WPI - Computer Science Department, PhD Proposal Defense , Trusting Inekwe "Predictive and Causal Machine Learning Models of the Impact of Pandemics on Patients with Cardiovascular Diseases"

Trusting Inekwe

PhD Proposal Defense

WPI - Computer Science Department 

Thursday, October 10, 2024,

Time:  11:30 a.m. – 1:30 p.m.

Location: FL 141

Committee members:

Advisor: Prof. Emmanuel Agu, WPI – Computer Science Dept.

Prof. Dmitry Korkin, WPI – Computer Science Dept.

Prof. Chun-Kit Ngan, WPI – Computer Science Dept. and Data Science Program 

Prof. Andres Colubri, Genomics and Computational Biology UMass Medical School – External Committee member

 Abstract:

Pandemic-induced disruptions to routine healthcare and lifestyle changes in cardiovascular diseases (CVDs) patients triggered changes in critical CVD biomarkers (measurable parameters of the body that can indicate health or illness). Prior work has overlooked models for predicting these biomarker trajectories or modeling causality during pandemics. Utilizing a first-of-a-kind Electronic Health Record (EHR)  dataset of over 400,000 patients treated at the UMass Memorial hospital before and during the Covid pandemic, this doctoral dissertation proposes ML predictive and causal models of the COVID-19 pandemic’s impact on the following CVD patient biomarkers. 

This research proposes three thrusts.  The first, published in the flagship IEEE CHASE conference, explored traditional ML models on EHR data attributes, to predict the impact of the COVID-19 pandemic on CVD patient biomarker trajectories (BP,  LDLchol, HbA1c and BMI) and ML causal analysis exploring the Debiased ML for Difference-in-Differences approach.  Two innovative research thrusts are proposed to address limitations of the first work including low predictive capacity of traditional ML models (low r2 values, high MSE values), the lack of uncertainty estimation, neglecting to exploit temporal data relationships and not performing multi-target predictions 

1. Genetic Algorithm (GA) Neural Architecture Search (NAS) for automated, large CVD DL model design, and enhance the low predictive capacity of traditional ML models.  NAS offers an automated approach to DL model design and determines optimal hyperparameters, obviating the need for expertise. For the first time, we apply GA, an optimization technique inspired by the principles of natural selection and evolution, to optimize NAS to generate a CVD biomarker DL model.

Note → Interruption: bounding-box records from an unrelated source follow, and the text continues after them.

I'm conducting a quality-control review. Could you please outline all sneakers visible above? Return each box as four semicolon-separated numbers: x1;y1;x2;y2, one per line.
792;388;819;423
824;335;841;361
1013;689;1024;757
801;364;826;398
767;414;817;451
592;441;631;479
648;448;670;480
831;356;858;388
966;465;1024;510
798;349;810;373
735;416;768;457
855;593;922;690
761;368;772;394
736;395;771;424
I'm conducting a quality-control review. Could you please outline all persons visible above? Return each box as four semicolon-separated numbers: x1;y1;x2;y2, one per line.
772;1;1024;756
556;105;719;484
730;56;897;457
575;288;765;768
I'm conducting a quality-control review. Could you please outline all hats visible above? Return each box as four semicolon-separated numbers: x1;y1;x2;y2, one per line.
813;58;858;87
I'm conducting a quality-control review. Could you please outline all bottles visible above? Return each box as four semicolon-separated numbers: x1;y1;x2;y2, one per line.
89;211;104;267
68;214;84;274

1. Bayesian Transformers for multi-CVD-biomarker trajectory prediction, leverage temporal relationships and mitigate data uncertainty. Bayesian Transformer (BT) is a variant of the Transformer model that incorporates Bayesian inference techniques for uncertainty estimation in the model’s predictions. We innovatively adapt BT for multi-target prediction of the pandemic's impact on CVD patient biomarkers, capturing temporal and biomarker relationships and modeling uncertainty. 

This research will advance predictive and causal modeling of pandemic impacts on CVD patients and facilitate tools for early detection of health deterioration, uncovering latent trends, and forecasting pandemic-induced health risks. Such tools could be utilized by healthcare professionals, epidemiologists, and public health policymakers for more informed decision-making and targeted interventions during pandemics.